[Page images and extracted text]
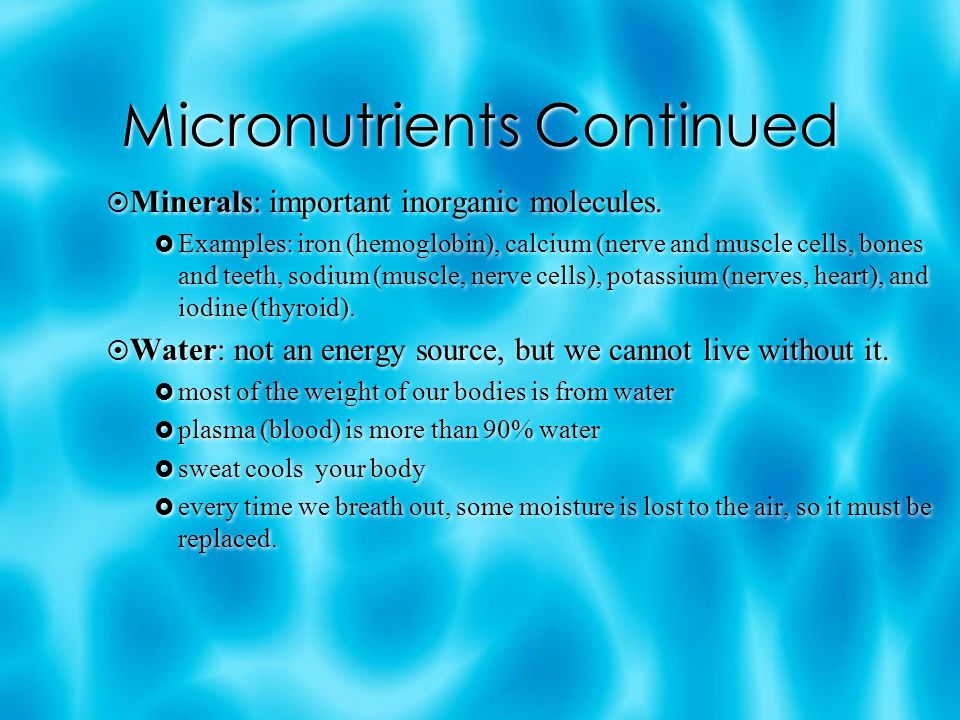 Micronutrients Continued

Minerals: important inorganic molecules.

Examples: iron (hemoglobin), calcium (nerve and muscle cells, bones and teeth, sodium (muscle, nerve cells), potassium (nerves, heart), and iodine (thyroid).

Water: not an energy source, but we cannot live without it.

most of the weight of our bodies is from water

plasma (blood) is more than 90% water

sweat cools your body

every time we breath out, some moisture is lost to the air, so it must be replaced.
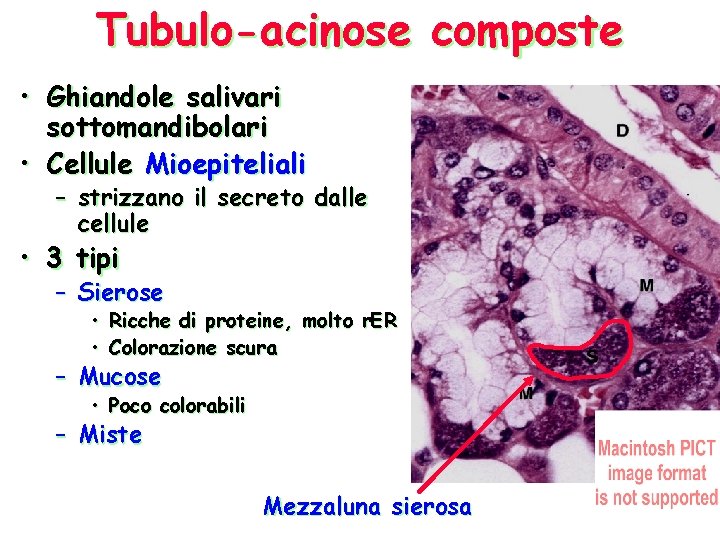 Tubulo-acinose composte

• Ghiandole salivari sottomandibolari
• Cellule Mioepiteliali
- strizzano il secreto dalle cellule
• 3 tipi
- Sierose
• Ricche di proteine, molto rER
• Colorazione scura
- Mucose
• Poco colorabili
- Miste

D
M
S
M

Macintosh PICT
image format
is not supported

Mezzaluna sierosa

• ASSIGNMENT:
Every entry, exactly as written: transcribe it, passing over any pictures.

• EXERCISE RESULT:
 Micronutrients Continued

Minerals: important inorganic molecules.

Examples: iron (hemoglobin), calcium (nerve and muscle cells, bones and teeth, sodium (muscle, nerve cells), potassium (nerves, heart), and iodine (thyroid).

Water: not an energy source, but we cannot live without it.

most of the weight of our bodies is from water

plasma (blood) is more than 90% water

sweat cools your body

every time we breath out, some moisture is lost to the air, so it must be replaced.
 Tubulo-acinose composte

• Ghiandole salivari sottomandibolari
• Cellule Mioepiteliali
- strizzano il secreto dalle cellule
• 3 tipi
- Sierose
• Ricche di proteine, molto rER
• Colorazione scura
- Mucose
• Poco colorabili
- Miste

D
M
S
M

Macintosh PICT
image format
is not supported

Mezzaluna sierosa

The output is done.